The Taliban’s treatment of women and girls in Afghanistan could amount to a crime against humanity, according to a UN report and Afghan and Iranian women are backing a campaign calling for gender apartheid to be recognised as a crime under international law.

United Nations report presented on the Human Rights Council in Geneva proposed that the Taliban’s treatment of women and girls in Afghanistan could amount to a crime against humanity.
Richard Bennett, United Nations Special Rapporteur on Afghanistan has presented a new report on the “Situation of human rights in Afghanistan.”
According to the UN’s Special Rapporteur on the situation of human rights in Afghanistan, Richard Bennett “the Taliban’s intentional and calculated policy is to repudiate the human rights of women and girls and to erase them from public life.”
He told the United Nations Human Rights Council the Taliban’s actions “may amount to the international crime of gender persecution for which the authorities can be held accountable.”
He added: “the cumulative effect of the restrictions on women and girls has a devastating, long-term impact on the whole population, and it is tantamount to gender apartheid.”
In December, the Taliban banned most female aid workers, prompting many aid agencies to partially suspend operations in the midst of a humanitarian crisis unfolding during the cold winter months.
As HRW underlined the special rapporteur catalogued widespread, serious abuses, noting that the Taliban authorities have “normalized” the systematic violation of the rights of women and girls.
A spokesperson for the Taliban-run information ministry did not immediately reply to a request for comment.
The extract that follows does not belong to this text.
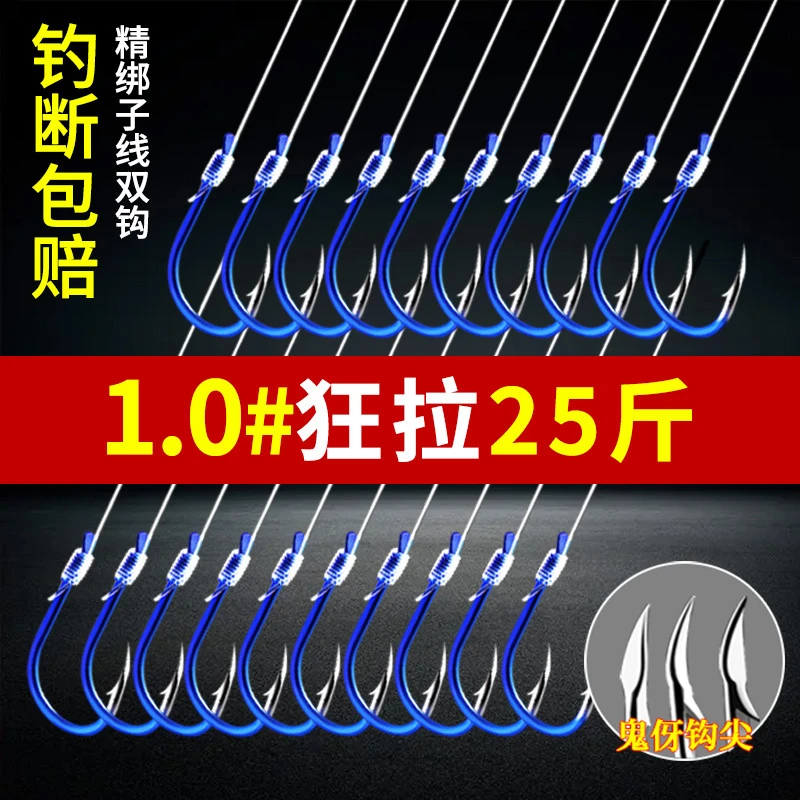 【拍2送1】绑好钓鱼钩全套成品子线双钩鲫鱼钩有倒刺伊势尼到手10付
The Taliban have in the past said they respect women’s rights in line with their interpretation of Islam and Afghan culture and that they plan to open schools in future once they establish certain conditions for girls.
Campaign calls for gender apartheid to be crime under international law
A prominent group of Afghan and Iranian women are backing a campaign calling for gender apartheid to be recognised as a crime under international law.
The campaign, launched on International Women’s Day, reflects a belief that the current laws covering discrimination against women do not capture the systematic nature of the policies imposed in Afghanistan and Iran to downgrade the status of women in society.
Signatories of the open letter include the Iranian Nobel peace prize laureate Shirin Ebadi; the first female deputy speaker of the Afghan parliament, Fawzia Koofi; a commissioner of the Afghan Independent Human Rights Commission, Benafsha Yaqoobi; as well as many activists still fighting for their rights in Afghanistan and Iran.